:: Задания ::
**a)** Перепишите фрагмент отрывка об отступлении войск от слов «Офицеры, солдаты охотно» вниз до слов «городовых и жандармов.», подставив «зачинщиками» вместо «застрельщиками».
**b)** Продолжите отрывок об отступлении войск с того места, на котором он обрывается.

:: Исходный отрывок ::
Офицеры, солдаты охотно отвечают. Ответы почти дословно совпадают, и каждый в отдельности резким штрихом дополняет жуткую картину...
Главнейшими застрельщиками паники, отхлынивания с передовых постов фронтовики считают бывших городовых и жандармов.
Действуют ли они организованно?
– Трудно сказать,– отвечает интеллигентный прапорщик на крестьян, партийный, соц. – рев., член местного И. К. С. С. и Р. Д. – Но каждый раз неизменно выяснялось, что сеяли страх, распространяли вздорные сведения о близости, о многочисленности неприятеля и о том, что через час-два на нас выпустят удушливые газы, – только бывшие “фараоны”... Многие из нас так полагают, что бывшие городовые, жандармы – даже не сознательные предатели, а просто “шкурники”, просто трусы. А неуловимые шпионы, провокаторы, особым чутьём находят в них верных людей...
Вот как, по рассказам людей толковых и наблюдательных, происходило позорное отступление наших войск...
Идут ротами, дорога широкая... Между ротами небольшие промежутки...
И вдруг—столбы пыли... Впереди задержка, которую никто объяснить не может... Роты останавливаются, топчутся, переговариваются... Вытягивают головы, чтобы разглядеть, что впереди и что в этих приближающихся столбах пыли... Автомобили летят, гудят, и вот они уже совсем близко, и крики: “назад... назад... австрийцы”. Кто кричит, кто в автомобилях,– не разглядеть, так несутся. Иной раз еле разглядишь – кто в гимнастёрке, или какие погоны, иной раз и ничего не разглядеть было... И готово – ещё никто не сообразил, где австрийцы, кто предупреждает, а уж прут обратно... Не успели опомниться – второй автомобиль. Опять крики: “Австрийцы!!! Австрийцы!!! Позиции... сданы... Газы. Скорей, скорей... назад... назад...”

:: Набор данных ::
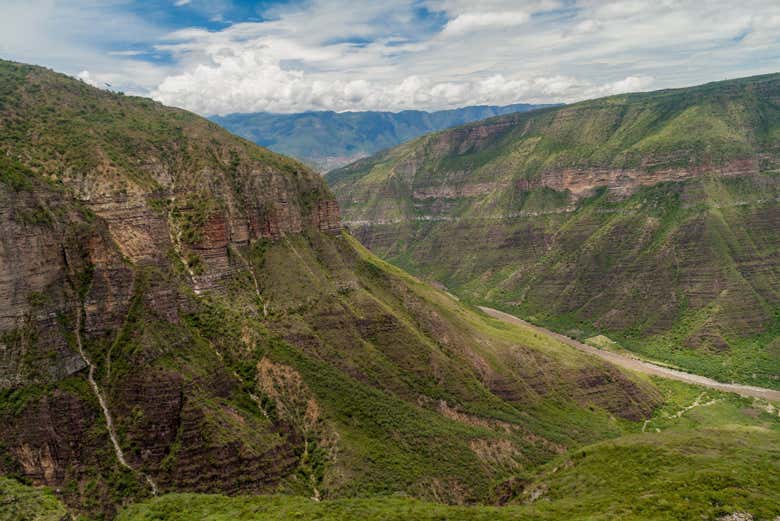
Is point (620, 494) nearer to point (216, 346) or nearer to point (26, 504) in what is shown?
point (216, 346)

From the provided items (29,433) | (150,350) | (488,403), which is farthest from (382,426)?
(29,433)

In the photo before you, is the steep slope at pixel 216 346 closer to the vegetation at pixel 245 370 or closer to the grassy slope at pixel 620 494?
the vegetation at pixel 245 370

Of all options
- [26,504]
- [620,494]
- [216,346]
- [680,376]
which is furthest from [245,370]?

:: Ответы ::
**a)**
Офицеры, солдаты охотно отвечают. Ответы почти дословно совпадают, и каждый в отдельности резким штрихом дополняет жуткую картину...
Главнейшими зачинщиками паники, отхлынивания с передовых постов фронтовики считают бывших городовых и жандармов.

**b)**
Это была паника, захватившая всех, как молниеносная зараза... Измена, разыгранная как по нотам, с изумительной ловкостью, очевидно, по заранее обдуманному, рассчитанному плану... Около двадцати таких автомобилей мы насчитали без номеров... Семь поймали, и, конечно, оказались в них совершенно чужие нашим полкам, посторонние люди... А около восемнадцати так и ускользнули. Роты, ошалев от крика, от того, что пятились назад передние ряды, поворачивались и удирали... Австрийцы вошли в пустой город, вошли в пустое предместье и шли всё дальше, глубже к нам, как на воскресную прогулку – им никто не мешал...
К другой группе подходит один, другой прибывший из Тарнополя солдат, двое-трое с университетскими значками. И все добавляют дополняющие картину провоцированного отступления штрихи. Героями отступления были проходимцы, шпионы, предатели... Кто они? На это даст ответ недалёкое будущее. Куда делись остальные, которых поймать и выследить до сих пор не удалось? Под каким флагом они работают? Какими лозунгами прикрывают теперь свою преступную работу? Люди, видевшие перед собой ужас тарнопольского отступления, люди фронта верят, что всё тайное до сих пор скоро станет явным для всех, и с раскрытием позорной тайны падёт также и клеймо позора с действовавшей под Тарнополем армии – жертвы гнуснейшего предательства и обмана”.
2) Выдержки из статьи Борисова “Большевизм и наше поражение” (“Новое Время”, 15 августа):
“Мы хотим снять с большевизма огульное обвинение его в нашем поражении. Мы хотим уяснить действительные причины нашего поражения, так как только тогда мы будем в состоянии избежать повторения нашего несчастья. Для военного искусства нет ничего гибельнее, как то, когда причину военного несчастья ищут не там, где она заключается. Июльское поражение произошло не от одного большевизма, оно явилось следствием причин более сложных, иначе грандиозность поражения указывала бы на огромное, чрезвычайное значение в среде нашей армии идей большевизма, чего, конечно, нет и не может быть. Наверно сами большевики поразились обширным последствиям своей пропаганды. Но беду русской армии можно было бы теперь считать поконченною, если бы всё дело заключалось в большевиках. К сожалению, сущность поражения гораздо сложнее: она специалистами военного искусства предусматривалась уже перед началом наступления 18 июня; в “восторженных” объявлениях о “революционных” полках 18 июня, в “красных” знаменах и т. п. сквозила смертельная опасность.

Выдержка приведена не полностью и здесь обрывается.